Respectfully, I must dissent. I take issue with the majority opinion’s finding that no palpable error exists from the inclusion of an enormous amount of irrelevant evidence. I believe the evidence was excessive, massively irrelevant, and prejudicial, and as a result would hold that its admissibility at trial constituted a manifest injustice.

As the majority recounts, there was myriad evidence presented characterizing Freddie Brooks’ house as a “drug emporium and distribution center.” In addition, the Commonwealth introduced testimony regarding other drugs found in the house at the time of Walker’s arrest — drugs which had no bearing on Walker’s trafficking charge. KRE 401 defines relevant evidence as any “evidence having any tendency to make the existence of any fact that is of consequence to the determination of the action more probable or less probable than it would be without the evidence.” I agree with Appellant when he argues that rampant drug use in Freddie Brooks’ house does not tend to make the existence of the fact that Walker flushed crack cocaine down the toilet or that he was tampering with evidence any more probable than without the evidence.

No doubt this plethora of evidence was presented in an effort to inflame the jury, and convict Walker of guilt by association. He was hanging out in a “crack house,” therefore he must be a drug dealer. The relevance of this evidence to the question of whether Walker intended to sell the crack cocaine that he flushed down the toilet, or whether he was tampering with evidence is lost on me. Even if the evidence is relevant, it still should not have been admissible because KRE 403 allows the exclusion of even relevant evidence “if its probative value is substantially outweighed by the danger of undue prejudice.”

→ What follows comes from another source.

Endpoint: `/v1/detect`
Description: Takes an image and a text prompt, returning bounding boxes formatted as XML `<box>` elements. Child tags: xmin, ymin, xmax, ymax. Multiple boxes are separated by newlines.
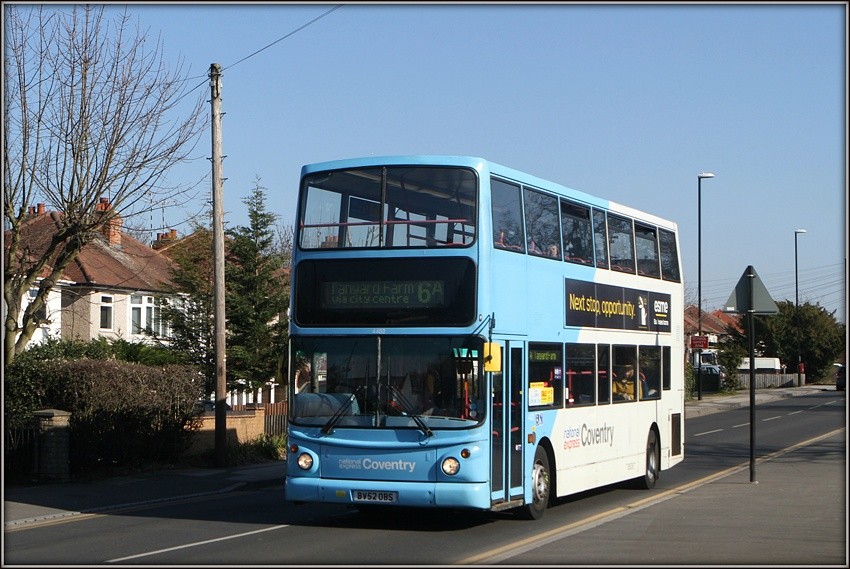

I believe the majority might even agree that the admission of such evidence constituted an abuse of discretion by the trial judge. However, the issue is not preserved and therefore the majority does not address it at all. I believe the fact that the error was not preserved is the true irrelevancy here. Without this evidence, the Commonwealth would be left with evidence of Walker standing over a flushing toilet, from which the police later recovered crack cocaine. Therefore, I believe the verdict may have been different but for the inclusion of this evidence. Abernathy v. Commonwealth, Ky., 439 S.W.2d 949 (1969). As a result, I would hold the trial court committed palpable error in admit*540ting the irrelevant testimony regarding the drug-dealing transactions in the Brooks’ household, and I would hear this issue on its merits.